REQUIREMENT> Every line containing "smaller" should be identified and copied from the data below.

--- INFORMATION SUPPLIED ---

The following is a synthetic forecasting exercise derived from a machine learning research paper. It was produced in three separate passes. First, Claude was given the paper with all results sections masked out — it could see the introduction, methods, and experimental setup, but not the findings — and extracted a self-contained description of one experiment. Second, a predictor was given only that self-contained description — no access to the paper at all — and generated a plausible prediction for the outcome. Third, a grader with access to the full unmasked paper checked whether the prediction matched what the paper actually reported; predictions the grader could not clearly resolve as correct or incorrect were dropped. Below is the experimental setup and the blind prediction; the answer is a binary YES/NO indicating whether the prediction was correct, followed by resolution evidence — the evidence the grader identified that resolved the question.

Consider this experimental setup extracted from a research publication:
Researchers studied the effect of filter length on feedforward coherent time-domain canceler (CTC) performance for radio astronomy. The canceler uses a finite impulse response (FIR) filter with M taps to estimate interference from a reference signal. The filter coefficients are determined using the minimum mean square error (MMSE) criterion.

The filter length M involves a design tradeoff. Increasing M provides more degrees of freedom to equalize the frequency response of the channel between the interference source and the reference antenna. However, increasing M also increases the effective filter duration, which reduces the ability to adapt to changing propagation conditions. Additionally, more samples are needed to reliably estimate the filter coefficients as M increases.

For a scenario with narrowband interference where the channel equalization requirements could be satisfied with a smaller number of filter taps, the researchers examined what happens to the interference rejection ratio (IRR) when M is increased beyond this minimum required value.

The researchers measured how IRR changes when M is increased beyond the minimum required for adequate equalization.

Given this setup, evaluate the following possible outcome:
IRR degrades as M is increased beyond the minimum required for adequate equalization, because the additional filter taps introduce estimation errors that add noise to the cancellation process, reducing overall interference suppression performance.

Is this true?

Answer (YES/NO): NO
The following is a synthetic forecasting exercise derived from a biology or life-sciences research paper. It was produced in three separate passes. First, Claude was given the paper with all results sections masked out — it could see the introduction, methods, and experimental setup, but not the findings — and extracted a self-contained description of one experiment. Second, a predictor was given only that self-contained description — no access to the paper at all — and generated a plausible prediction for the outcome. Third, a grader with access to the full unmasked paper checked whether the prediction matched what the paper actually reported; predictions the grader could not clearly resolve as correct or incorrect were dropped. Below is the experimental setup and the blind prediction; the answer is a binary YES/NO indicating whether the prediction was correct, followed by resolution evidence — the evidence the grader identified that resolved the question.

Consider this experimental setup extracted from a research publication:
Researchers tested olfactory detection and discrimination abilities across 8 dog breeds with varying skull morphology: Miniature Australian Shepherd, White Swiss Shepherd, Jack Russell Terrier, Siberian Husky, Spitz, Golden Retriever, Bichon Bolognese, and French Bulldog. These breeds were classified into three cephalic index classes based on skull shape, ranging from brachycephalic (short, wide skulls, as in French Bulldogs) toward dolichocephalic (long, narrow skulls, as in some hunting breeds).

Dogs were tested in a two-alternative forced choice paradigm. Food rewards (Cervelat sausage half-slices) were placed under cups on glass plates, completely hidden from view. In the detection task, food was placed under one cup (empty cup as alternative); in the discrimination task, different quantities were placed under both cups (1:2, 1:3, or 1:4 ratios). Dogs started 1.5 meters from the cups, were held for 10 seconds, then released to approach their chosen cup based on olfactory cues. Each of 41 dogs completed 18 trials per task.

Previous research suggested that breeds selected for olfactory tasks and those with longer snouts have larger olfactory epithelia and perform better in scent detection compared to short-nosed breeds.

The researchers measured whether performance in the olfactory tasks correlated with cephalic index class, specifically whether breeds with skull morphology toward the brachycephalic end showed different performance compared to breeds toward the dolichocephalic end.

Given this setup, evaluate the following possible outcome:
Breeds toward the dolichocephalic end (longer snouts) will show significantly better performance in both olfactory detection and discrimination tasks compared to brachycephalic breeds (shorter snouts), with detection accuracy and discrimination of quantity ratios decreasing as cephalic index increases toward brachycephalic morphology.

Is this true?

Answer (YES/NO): NO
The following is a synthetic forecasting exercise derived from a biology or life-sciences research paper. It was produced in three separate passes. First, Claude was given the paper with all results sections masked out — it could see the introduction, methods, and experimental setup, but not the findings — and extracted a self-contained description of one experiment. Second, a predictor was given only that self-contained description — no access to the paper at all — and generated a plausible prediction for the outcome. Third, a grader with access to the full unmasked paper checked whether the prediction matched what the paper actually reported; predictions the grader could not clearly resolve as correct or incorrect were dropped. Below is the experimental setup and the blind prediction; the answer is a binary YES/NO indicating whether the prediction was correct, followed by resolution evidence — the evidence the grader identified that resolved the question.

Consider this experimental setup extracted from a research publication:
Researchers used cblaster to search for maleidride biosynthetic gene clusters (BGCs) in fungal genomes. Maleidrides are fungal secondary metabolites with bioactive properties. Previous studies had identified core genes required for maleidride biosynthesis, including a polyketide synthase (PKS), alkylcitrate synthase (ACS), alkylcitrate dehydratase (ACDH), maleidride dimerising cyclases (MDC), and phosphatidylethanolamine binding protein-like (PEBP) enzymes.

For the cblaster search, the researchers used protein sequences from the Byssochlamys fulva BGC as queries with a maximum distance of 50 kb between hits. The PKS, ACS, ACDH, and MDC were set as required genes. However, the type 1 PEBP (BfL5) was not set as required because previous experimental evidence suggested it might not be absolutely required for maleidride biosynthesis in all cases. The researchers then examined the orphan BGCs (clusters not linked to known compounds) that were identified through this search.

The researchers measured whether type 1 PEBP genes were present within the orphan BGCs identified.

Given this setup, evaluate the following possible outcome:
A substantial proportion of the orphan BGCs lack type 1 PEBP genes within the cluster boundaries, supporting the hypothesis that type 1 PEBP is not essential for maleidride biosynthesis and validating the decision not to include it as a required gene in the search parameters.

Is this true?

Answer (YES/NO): NO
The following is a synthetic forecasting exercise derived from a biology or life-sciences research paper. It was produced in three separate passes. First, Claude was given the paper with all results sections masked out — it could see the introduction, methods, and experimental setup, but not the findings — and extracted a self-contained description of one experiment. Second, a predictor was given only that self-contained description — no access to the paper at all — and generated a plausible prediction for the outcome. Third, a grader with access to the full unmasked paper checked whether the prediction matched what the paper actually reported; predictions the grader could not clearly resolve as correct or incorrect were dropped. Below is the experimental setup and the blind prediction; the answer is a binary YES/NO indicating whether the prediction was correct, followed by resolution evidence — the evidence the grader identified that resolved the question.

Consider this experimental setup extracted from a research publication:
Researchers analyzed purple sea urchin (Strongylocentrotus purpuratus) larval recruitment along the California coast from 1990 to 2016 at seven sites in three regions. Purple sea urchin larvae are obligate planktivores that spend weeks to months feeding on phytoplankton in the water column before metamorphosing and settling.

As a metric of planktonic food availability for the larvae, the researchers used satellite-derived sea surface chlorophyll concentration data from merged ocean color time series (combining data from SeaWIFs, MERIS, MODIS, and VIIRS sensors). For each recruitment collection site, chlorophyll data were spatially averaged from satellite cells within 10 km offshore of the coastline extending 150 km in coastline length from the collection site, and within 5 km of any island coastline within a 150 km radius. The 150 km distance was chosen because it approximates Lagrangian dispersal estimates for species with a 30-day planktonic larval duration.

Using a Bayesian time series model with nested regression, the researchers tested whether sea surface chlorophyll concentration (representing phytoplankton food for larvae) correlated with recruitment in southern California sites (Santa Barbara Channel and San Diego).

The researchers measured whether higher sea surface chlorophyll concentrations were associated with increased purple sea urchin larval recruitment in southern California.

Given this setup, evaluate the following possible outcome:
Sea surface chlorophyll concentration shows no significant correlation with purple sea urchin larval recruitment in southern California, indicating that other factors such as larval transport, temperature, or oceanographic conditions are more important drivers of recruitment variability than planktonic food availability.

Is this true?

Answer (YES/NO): NO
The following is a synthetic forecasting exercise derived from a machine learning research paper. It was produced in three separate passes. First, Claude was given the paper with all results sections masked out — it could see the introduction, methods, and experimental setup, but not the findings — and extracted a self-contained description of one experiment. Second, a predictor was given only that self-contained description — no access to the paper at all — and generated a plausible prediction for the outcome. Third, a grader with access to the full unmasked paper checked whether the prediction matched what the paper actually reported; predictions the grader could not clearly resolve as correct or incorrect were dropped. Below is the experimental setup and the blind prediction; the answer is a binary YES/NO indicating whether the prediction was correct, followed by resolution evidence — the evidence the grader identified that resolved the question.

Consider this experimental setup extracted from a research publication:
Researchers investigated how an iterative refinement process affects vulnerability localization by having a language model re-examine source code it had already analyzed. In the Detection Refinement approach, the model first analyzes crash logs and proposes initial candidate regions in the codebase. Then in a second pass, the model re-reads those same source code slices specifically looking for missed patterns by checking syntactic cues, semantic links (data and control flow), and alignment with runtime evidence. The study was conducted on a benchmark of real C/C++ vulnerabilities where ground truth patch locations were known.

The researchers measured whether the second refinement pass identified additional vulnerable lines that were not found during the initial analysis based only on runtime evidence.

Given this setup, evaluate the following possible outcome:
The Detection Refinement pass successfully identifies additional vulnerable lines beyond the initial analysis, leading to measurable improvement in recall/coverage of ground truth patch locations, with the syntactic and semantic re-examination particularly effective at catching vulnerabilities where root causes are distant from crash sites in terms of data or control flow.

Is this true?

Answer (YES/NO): YES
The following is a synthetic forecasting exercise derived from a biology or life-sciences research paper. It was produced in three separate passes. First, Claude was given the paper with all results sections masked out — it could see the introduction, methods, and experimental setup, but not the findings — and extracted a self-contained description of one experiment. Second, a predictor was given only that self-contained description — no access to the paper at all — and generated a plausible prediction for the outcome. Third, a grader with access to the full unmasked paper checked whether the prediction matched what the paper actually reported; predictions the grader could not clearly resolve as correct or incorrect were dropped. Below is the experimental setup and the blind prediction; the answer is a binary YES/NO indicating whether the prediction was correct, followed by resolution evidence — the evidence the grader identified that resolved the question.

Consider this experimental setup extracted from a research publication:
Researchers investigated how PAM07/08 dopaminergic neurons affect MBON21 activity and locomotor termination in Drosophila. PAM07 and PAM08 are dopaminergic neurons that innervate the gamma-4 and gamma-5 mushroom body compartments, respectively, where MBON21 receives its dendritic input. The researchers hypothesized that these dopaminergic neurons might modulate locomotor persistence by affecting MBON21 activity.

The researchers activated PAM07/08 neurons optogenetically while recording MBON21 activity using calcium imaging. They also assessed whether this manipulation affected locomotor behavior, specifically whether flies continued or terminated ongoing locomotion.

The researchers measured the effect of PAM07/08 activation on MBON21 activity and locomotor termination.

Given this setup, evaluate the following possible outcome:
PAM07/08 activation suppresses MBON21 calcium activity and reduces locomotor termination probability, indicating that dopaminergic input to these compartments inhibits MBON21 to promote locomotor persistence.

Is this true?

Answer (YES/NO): YES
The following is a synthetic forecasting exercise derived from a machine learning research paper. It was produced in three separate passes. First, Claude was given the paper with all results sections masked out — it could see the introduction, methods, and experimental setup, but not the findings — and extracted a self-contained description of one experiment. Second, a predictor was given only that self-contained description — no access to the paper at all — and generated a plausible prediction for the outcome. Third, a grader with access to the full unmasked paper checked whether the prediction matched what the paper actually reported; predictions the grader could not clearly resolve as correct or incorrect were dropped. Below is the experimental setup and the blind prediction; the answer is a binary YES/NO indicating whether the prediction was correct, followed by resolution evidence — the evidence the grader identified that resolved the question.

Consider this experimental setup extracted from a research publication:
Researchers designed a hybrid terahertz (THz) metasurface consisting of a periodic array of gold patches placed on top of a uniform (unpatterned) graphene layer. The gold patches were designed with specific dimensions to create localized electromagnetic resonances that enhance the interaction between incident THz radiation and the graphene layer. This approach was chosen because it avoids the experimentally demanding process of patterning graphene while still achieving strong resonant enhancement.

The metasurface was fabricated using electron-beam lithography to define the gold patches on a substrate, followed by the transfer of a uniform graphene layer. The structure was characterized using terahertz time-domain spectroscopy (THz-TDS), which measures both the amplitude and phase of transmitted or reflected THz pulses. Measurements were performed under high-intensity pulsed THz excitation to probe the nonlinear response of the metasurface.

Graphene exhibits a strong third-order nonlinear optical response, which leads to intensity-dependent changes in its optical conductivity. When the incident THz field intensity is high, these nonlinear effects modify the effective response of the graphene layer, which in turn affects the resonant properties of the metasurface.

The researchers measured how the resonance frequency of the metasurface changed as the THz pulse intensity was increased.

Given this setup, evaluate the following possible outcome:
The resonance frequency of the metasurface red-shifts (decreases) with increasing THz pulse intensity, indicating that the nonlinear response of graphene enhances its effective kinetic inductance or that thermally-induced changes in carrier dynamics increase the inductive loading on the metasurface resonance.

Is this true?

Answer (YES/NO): NO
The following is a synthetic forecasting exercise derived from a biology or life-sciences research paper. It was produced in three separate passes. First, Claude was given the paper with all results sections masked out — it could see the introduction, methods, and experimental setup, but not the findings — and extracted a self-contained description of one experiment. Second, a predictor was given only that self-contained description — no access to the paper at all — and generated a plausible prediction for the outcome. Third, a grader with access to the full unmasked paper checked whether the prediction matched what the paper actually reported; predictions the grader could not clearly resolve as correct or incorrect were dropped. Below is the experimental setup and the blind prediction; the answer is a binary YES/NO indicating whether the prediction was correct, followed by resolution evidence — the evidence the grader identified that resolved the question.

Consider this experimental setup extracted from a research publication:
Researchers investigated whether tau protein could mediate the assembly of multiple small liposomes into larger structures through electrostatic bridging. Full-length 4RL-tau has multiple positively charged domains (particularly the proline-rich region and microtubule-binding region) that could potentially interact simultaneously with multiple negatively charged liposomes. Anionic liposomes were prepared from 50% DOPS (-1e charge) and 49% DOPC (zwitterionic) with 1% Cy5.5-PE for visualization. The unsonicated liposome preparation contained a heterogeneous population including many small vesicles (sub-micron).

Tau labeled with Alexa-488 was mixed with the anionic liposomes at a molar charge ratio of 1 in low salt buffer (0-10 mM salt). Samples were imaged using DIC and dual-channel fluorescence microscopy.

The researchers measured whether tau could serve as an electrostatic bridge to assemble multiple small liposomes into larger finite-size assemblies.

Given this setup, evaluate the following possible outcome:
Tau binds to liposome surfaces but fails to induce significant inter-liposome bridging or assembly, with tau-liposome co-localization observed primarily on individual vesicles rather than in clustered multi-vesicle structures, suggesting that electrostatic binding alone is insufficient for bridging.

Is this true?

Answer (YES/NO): NO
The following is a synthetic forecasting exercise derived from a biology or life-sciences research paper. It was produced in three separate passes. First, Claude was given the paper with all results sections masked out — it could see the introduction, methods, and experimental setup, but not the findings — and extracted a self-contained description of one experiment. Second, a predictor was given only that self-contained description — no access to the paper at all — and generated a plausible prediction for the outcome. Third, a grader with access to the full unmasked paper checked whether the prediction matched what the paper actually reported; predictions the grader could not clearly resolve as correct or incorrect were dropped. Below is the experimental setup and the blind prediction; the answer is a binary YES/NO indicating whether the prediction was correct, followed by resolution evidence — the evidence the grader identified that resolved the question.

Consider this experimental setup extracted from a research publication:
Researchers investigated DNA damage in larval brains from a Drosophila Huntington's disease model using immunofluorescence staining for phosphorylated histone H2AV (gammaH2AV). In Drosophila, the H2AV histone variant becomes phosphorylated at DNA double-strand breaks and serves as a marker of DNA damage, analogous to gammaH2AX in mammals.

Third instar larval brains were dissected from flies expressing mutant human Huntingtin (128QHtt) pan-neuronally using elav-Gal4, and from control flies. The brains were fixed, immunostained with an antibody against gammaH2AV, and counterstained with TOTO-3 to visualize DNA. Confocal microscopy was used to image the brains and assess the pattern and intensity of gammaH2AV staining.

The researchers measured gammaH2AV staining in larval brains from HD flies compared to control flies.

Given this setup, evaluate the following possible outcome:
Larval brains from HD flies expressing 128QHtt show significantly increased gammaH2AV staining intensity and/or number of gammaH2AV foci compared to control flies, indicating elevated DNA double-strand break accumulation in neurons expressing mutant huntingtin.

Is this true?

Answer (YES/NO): YES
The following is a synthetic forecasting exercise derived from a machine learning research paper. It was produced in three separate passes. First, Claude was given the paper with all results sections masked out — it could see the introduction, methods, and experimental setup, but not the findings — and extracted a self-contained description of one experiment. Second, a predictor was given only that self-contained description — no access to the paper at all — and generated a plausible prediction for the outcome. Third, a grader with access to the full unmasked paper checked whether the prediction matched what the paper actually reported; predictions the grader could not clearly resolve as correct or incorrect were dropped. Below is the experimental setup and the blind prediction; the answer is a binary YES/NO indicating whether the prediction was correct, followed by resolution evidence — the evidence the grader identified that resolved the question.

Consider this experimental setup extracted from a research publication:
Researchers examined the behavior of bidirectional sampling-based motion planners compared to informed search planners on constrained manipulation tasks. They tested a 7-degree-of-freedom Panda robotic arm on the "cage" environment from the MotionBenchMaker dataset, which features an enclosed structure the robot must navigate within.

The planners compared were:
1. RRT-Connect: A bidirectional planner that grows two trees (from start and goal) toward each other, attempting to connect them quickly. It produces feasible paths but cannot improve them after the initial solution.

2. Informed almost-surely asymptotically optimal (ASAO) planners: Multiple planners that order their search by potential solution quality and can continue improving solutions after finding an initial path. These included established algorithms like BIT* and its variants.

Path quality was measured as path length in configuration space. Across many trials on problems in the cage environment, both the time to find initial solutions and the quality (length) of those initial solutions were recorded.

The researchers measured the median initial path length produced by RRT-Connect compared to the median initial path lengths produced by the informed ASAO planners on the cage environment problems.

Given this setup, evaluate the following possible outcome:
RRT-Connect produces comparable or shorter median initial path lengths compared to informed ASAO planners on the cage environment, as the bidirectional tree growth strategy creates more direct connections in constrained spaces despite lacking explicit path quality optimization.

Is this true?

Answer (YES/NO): NO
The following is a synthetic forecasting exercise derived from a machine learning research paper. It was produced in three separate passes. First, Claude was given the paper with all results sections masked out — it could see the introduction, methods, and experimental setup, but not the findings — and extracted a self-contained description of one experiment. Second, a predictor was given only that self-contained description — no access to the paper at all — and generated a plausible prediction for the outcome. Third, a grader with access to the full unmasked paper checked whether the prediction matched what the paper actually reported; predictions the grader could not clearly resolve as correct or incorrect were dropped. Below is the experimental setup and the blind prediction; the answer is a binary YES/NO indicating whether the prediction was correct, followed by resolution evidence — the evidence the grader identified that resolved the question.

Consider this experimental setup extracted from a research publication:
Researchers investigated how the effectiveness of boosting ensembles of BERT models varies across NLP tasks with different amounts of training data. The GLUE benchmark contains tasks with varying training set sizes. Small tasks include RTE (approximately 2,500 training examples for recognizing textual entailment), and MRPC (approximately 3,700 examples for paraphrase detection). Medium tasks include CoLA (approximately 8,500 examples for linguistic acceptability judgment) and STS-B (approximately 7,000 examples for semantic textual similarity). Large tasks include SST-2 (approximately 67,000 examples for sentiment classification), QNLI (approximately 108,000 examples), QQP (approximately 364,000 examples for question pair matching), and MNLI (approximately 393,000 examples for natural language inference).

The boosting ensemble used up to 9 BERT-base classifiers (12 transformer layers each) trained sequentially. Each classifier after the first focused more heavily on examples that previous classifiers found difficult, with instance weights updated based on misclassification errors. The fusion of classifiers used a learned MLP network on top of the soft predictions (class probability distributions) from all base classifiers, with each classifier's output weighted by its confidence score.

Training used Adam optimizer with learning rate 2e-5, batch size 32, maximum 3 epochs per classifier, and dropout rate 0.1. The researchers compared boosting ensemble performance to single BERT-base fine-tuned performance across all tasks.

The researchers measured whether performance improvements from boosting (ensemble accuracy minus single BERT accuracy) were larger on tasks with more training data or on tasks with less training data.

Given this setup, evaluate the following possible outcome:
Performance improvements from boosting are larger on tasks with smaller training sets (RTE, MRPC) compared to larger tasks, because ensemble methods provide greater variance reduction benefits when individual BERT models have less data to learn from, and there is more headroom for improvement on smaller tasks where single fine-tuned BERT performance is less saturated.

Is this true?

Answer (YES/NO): YES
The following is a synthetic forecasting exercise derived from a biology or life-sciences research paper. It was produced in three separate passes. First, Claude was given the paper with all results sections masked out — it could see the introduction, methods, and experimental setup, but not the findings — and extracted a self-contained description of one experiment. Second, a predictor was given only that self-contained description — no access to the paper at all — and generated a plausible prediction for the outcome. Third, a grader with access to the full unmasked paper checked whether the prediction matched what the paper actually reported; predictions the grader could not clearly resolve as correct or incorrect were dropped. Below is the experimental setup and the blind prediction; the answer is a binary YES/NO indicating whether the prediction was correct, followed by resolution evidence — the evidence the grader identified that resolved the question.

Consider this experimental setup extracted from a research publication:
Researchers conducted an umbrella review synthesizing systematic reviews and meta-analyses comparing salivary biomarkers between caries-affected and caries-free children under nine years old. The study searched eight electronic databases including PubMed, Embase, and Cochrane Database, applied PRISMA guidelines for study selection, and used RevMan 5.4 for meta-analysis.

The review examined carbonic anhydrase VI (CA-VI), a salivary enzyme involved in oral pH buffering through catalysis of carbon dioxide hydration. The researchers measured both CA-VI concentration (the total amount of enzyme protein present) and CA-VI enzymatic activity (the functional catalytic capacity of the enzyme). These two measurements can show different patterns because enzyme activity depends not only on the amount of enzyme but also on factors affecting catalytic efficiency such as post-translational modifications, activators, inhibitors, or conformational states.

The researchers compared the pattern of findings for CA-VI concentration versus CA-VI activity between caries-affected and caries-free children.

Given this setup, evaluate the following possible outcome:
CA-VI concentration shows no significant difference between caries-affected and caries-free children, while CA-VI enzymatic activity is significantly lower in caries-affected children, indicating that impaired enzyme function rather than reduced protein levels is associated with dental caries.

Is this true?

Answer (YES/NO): NO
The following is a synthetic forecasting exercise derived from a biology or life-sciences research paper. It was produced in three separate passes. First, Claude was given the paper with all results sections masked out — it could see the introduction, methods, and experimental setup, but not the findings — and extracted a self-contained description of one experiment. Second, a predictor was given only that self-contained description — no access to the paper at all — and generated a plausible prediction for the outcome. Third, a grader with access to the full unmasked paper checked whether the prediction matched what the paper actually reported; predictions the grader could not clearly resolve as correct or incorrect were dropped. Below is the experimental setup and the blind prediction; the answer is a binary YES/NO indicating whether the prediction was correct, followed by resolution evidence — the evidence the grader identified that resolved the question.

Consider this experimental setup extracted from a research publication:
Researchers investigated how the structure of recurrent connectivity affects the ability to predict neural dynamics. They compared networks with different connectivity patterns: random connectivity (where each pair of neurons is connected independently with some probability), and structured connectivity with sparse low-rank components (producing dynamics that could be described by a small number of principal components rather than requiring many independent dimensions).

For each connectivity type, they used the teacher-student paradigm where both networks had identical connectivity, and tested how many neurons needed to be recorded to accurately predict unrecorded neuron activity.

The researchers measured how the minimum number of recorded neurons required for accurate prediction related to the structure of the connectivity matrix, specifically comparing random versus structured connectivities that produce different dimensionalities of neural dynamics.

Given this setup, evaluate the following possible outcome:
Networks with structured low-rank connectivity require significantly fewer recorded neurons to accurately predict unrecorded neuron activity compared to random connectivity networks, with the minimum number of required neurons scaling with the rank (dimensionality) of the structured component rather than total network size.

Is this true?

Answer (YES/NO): YES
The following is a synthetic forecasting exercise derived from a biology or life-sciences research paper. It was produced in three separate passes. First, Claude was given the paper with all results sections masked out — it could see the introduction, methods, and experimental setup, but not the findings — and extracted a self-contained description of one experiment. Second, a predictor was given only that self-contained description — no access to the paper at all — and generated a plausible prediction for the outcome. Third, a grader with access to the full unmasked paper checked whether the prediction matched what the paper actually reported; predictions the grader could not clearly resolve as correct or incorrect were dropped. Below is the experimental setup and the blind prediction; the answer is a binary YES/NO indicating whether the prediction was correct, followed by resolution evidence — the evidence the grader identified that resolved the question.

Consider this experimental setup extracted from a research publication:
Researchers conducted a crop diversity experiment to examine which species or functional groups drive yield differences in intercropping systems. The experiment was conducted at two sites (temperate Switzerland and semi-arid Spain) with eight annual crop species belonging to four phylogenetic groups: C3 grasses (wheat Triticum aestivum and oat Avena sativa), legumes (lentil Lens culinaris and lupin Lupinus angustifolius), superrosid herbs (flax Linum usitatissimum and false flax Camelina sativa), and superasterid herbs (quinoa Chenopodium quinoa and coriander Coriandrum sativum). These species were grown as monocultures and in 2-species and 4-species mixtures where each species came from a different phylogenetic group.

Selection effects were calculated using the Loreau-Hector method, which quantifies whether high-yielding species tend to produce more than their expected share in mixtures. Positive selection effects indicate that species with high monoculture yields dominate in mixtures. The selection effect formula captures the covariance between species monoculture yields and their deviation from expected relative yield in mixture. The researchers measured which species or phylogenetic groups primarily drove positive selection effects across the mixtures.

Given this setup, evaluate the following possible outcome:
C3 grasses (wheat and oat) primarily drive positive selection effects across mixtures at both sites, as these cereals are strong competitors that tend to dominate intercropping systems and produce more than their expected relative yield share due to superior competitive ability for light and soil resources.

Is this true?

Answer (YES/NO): NO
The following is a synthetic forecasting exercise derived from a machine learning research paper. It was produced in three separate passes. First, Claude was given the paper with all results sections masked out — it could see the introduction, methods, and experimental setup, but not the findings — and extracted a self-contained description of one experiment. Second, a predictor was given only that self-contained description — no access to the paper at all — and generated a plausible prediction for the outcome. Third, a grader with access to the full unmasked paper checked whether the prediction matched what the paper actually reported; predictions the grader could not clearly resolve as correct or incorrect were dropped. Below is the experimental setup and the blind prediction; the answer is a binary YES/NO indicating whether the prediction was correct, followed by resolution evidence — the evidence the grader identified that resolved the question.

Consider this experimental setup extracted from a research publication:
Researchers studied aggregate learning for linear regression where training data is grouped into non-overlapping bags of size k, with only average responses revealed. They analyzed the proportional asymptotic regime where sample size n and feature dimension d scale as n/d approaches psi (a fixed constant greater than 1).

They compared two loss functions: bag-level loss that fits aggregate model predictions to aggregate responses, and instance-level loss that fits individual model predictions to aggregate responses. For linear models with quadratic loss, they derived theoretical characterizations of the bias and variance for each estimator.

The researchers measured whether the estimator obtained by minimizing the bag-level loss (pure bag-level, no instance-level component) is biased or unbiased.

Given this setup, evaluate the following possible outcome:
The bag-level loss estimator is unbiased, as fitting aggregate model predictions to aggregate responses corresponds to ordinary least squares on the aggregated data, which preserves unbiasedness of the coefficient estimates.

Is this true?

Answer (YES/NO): YES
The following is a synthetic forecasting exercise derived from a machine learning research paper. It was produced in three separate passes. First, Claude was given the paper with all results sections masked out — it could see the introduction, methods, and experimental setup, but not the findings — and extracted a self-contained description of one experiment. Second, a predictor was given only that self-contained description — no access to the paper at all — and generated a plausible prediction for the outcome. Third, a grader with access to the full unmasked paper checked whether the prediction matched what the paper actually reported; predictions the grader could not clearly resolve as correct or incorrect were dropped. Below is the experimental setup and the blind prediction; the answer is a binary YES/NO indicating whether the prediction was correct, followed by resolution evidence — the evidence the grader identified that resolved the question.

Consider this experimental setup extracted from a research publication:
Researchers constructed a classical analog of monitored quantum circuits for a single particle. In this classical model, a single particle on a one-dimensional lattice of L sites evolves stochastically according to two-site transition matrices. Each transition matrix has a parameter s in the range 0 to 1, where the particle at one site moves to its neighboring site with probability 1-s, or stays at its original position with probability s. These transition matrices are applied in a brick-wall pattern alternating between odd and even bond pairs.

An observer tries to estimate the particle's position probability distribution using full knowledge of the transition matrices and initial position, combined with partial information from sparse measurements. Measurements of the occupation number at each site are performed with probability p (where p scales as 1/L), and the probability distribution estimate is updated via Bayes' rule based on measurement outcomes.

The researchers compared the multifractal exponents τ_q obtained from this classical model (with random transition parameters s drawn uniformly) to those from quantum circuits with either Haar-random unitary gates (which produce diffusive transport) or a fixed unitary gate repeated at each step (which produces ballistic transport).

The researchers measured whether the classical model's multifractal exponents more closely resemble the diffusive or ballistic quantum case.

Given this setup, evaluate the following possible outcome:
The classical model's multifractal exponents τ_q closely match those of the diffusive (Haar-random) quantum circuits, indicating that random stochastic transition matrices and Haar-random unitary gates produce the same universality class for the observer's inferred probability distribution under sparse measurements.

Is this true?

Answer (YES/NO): YES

---

ANSWER SPACE>
For a scenario with narrowband interference where the channel equalization requirements could be satisfied with a smaller number of filter taps, the researchers examined what happens to the interference rejection ratio (IRR) when M is increased beyond this minimum required value.
Performance improvements from boosting are larger on tasks with smaller training sets (RTE, MRPC) compared to larger tasks, because ensemble methods provide greater variance reduction benefits when individual BERT models have less data to learn from, and there is more headroom for improvement on smaller tasks where single fine-tuned BERT performance is less saturated.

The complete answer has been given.